Salim Bachi est une sorte d’Ulysse avec Ithaque pour écriture (ou inversement). Dans ce nouveau roman à la fumée de Havane, le narrateur est un réalisateur français mais venant de Cyrtha, dans la continuité du mythe du premier roman de l’écrivain : le chien d’Ulysse avec toute l’interculturalité, l’errance, la réalité désespérante et le contraste saisissant des descriptions des ténèbres de l’existence dans un foisonnement verbal. S’ajoute pour ce nouvel opus, un chant goethien proche de celui des sirènes, la rencontre d’un diable de La Havane avec un Faust parisien. Lever de rideau le moteur tourne.

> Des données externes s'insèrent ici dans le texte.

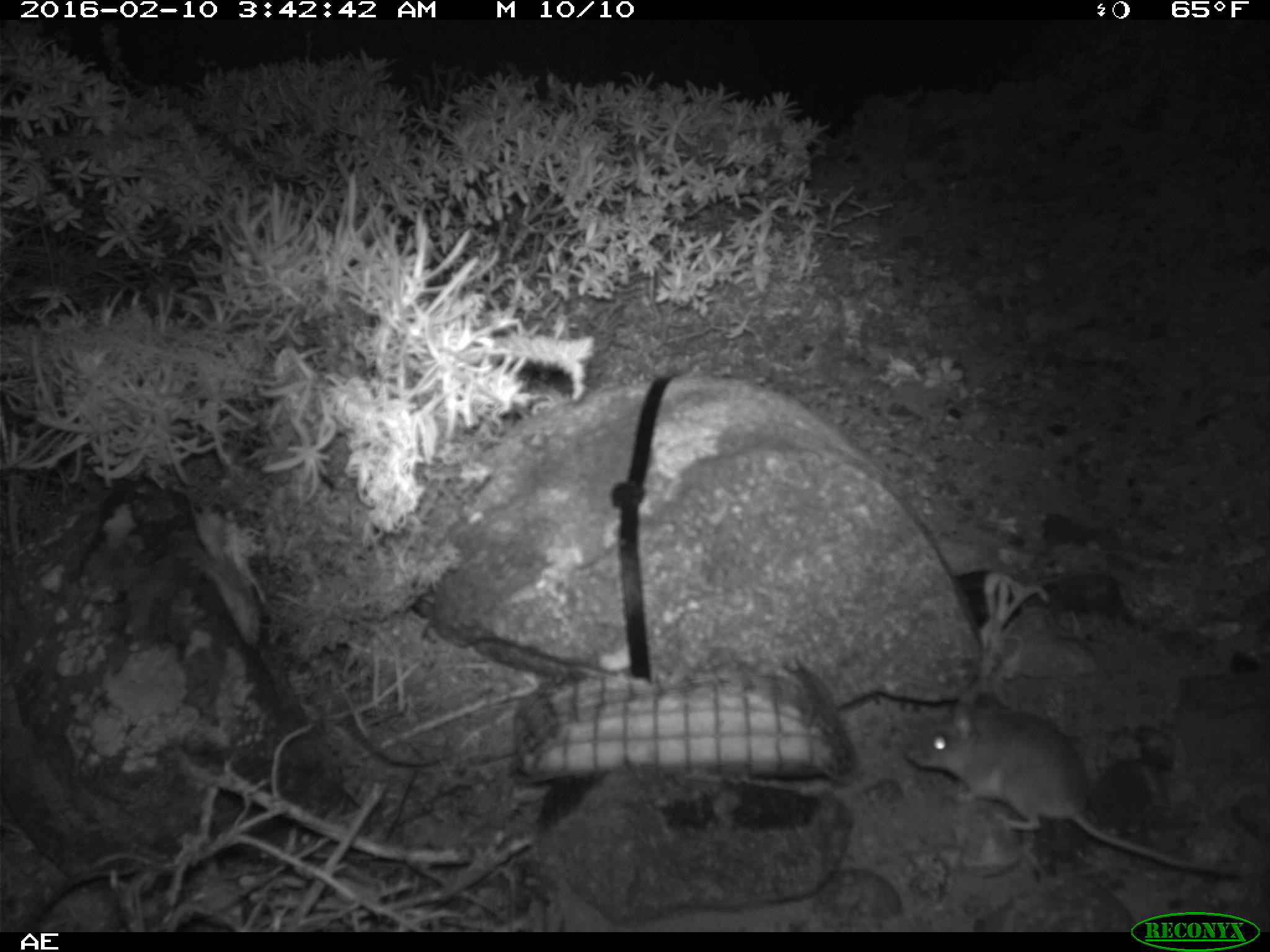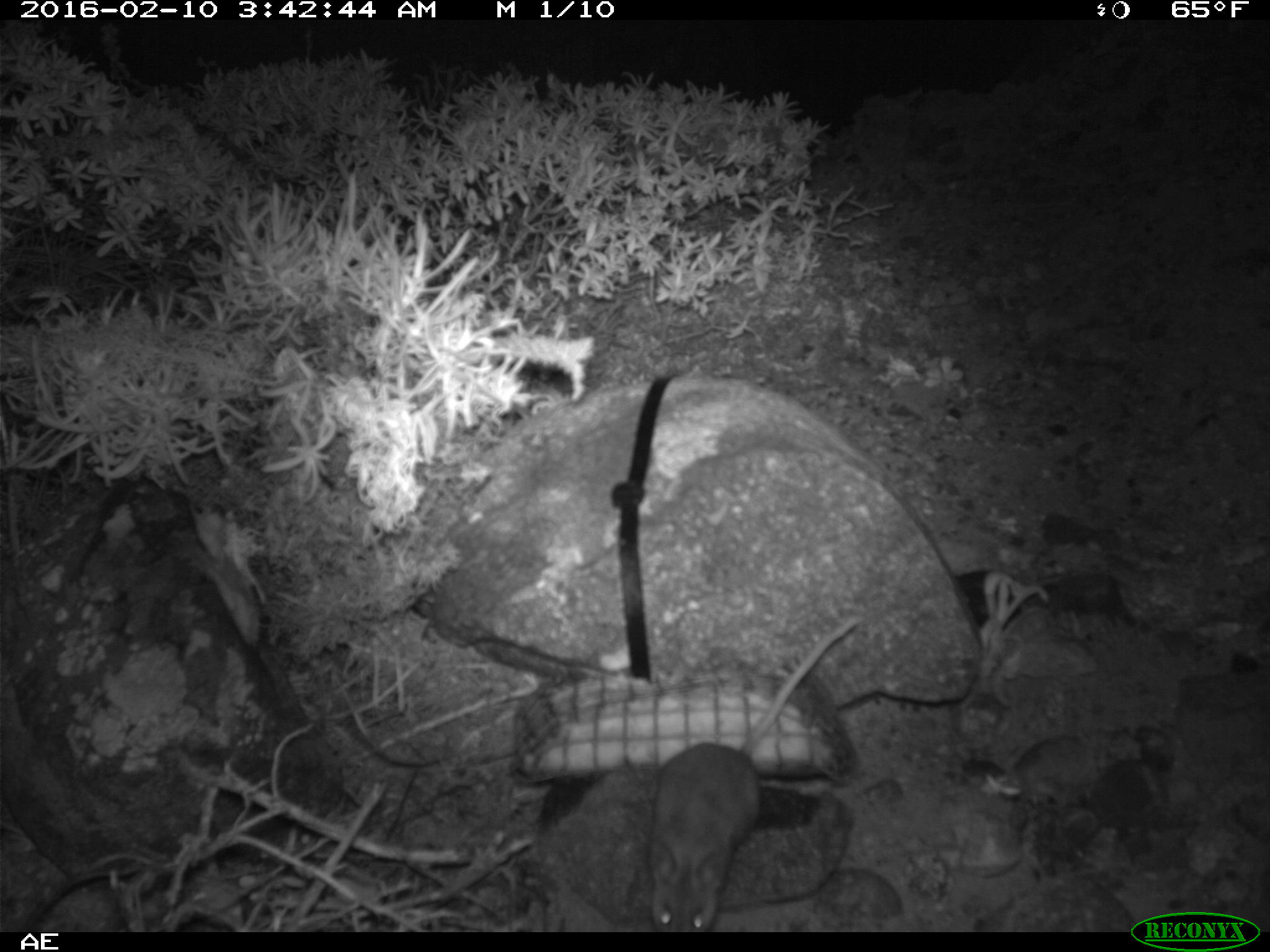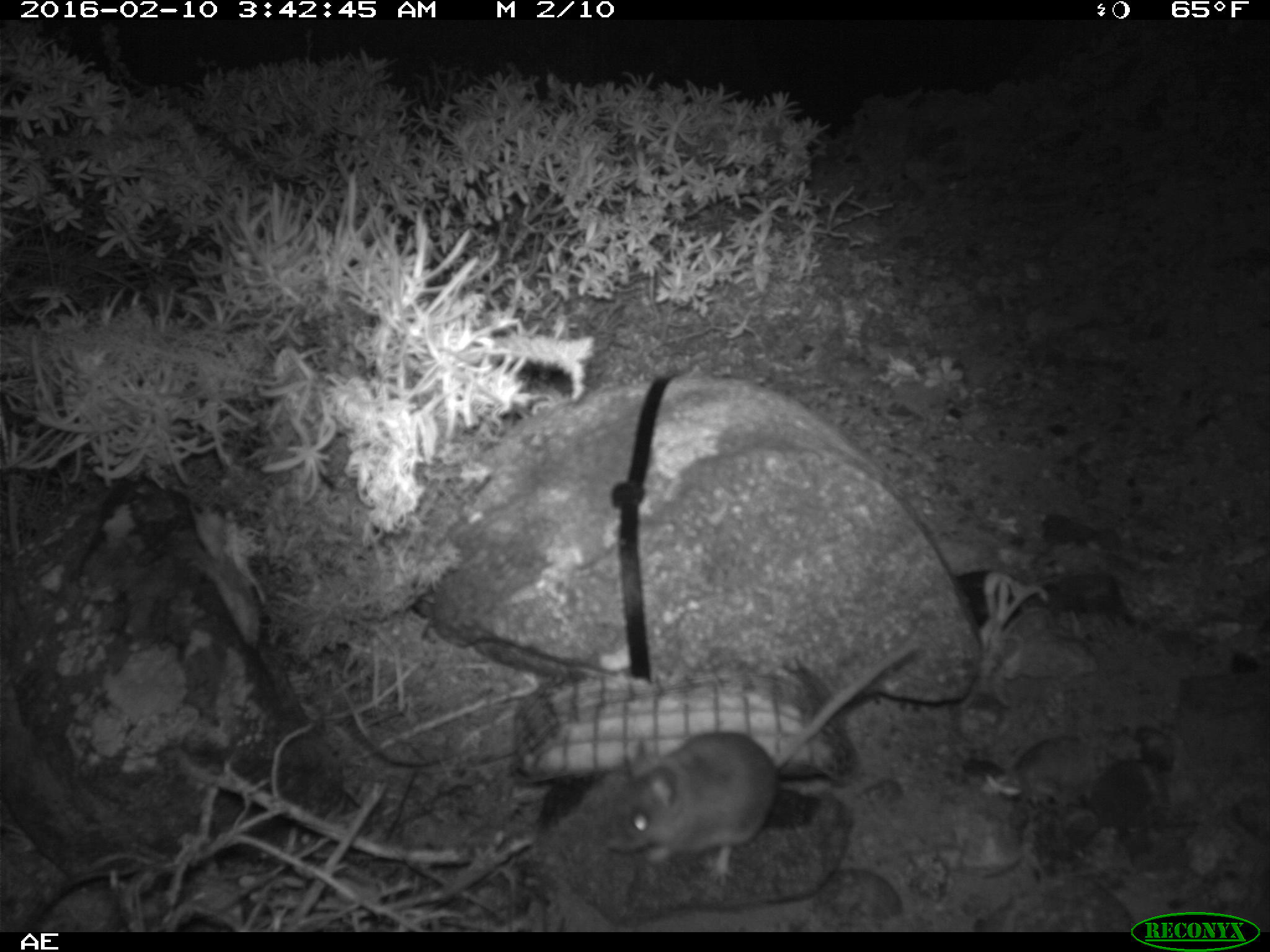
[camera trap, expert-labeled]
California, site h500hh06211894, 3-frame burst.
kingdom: Animalia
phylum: Chordata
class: Mammalia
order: Rodentia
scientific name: Rodentia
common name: rodent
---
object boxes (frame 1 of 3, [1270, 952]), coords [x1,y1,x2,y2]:
rodent: [902,687,1250,878]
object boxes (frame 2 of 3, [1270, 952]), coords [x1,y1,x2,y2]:
rodent: [642,615,859,933]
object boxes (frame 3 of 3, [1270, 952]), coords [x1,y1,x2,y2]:
rodent: [605,640,919,886]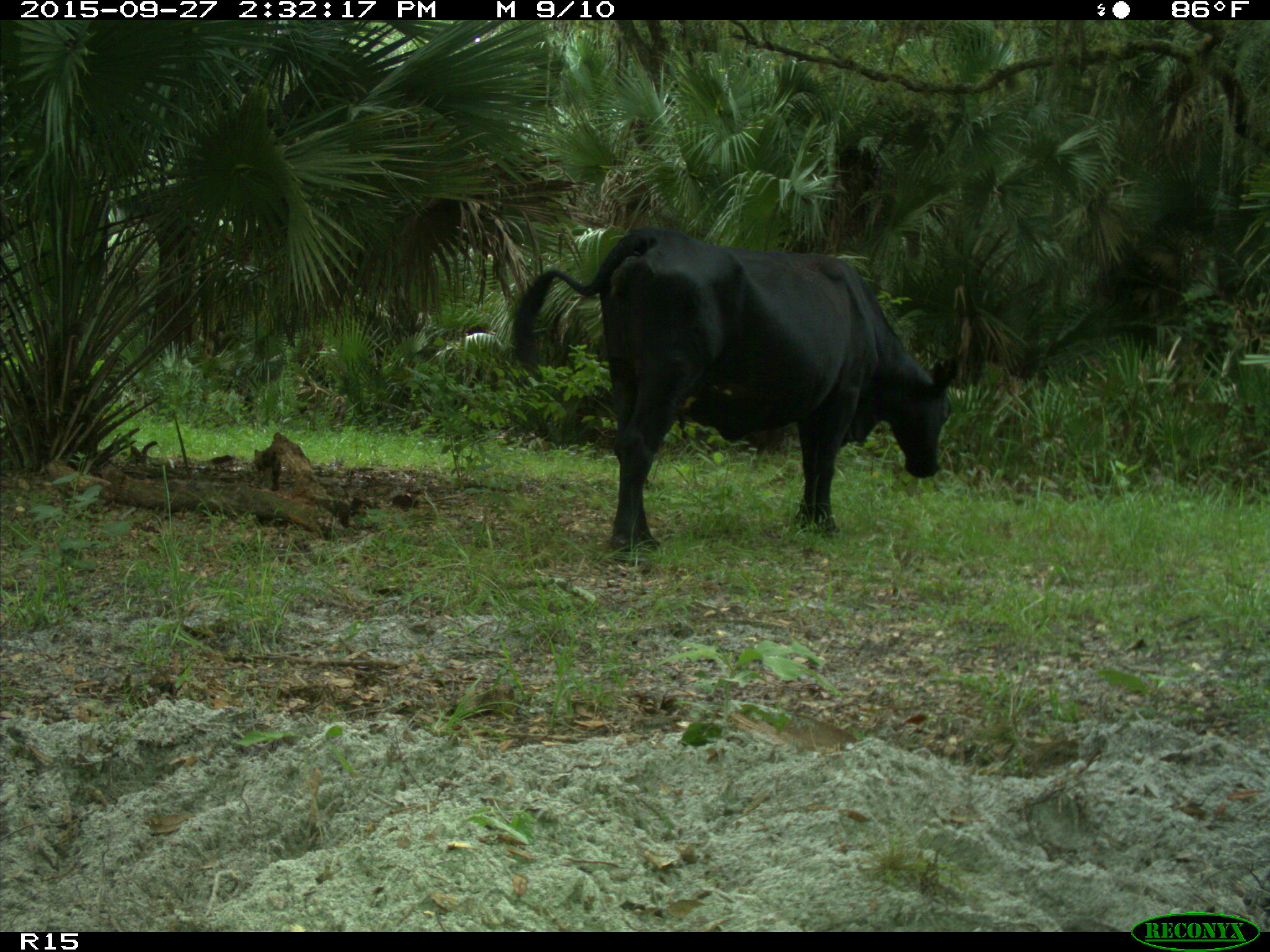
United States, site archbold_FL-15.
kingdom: Animalia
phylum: Chordata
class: Mammalia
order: Artiodactyla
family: Bovidae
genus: Bos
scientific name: Bos taurus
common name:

A La Havane où le cinéaste se rend pour filmer le grand théâtre des gens qui passent, il rencontre Chaytan, un Iranien en exil, qui lui fera visiter les quartiers les plus mal famés de la capitale cubaine. Chaytan, personnage énigmatique, coureur de jupons, loyal en amitié, généreux et passablement colérique. Sa énième conjointe est tout aussi énigmatique et le couple est en désunion totale, avec quelques rebonds de temps à autre. Alcool et prostitution seront les cases récurrentes de ce Monopoly urbain et cubain mais avec un regard indescriptible sur une ville et un état enfouis dans des ombres douloureuses et où chaque citoyen semble agir comme une marionnette ne sachant qui manipule réellement les fils.
A l’instar du narrateur j’ai pris goût à ces déambulations, à cette conception de l’art dans la multitude du monde, à cette recherche du concept de la vérité dérangeante ; l’exil des êtres n’est pas que dans les esprits et les corps, il est dans l’action et l’inaction, l’ordre et le désordre, les ambitions et les désillusions, le socle et la dérive, les tentations et les perditions.
Comment ne pas comparer ce livre à un long-métrage ! Plutôt en noir et blanc façon Franck Capra ou encore et surtout, Stanley Kubrick tant on a l’impression de suivre les images d’un cinéaste plus que pessimiste sur la nature humaine. Pourtant ce livre n’est en rien déprimant tant la saveur des mots adoucit la rudesse de l’asphalte et met des couleurs sur la noirceur de l’ambiance des ruelles. La fin du roman est à la fois surprenante et prévisible et ajoute une plus-value à l’ensemble, un baisser de rideau sans théâtralité mais avec ô combien de références, contemporaines et antiques. Sans oublier, encore et toujours la mythologie. Sur tous les versants du monde et les flots perpétuels.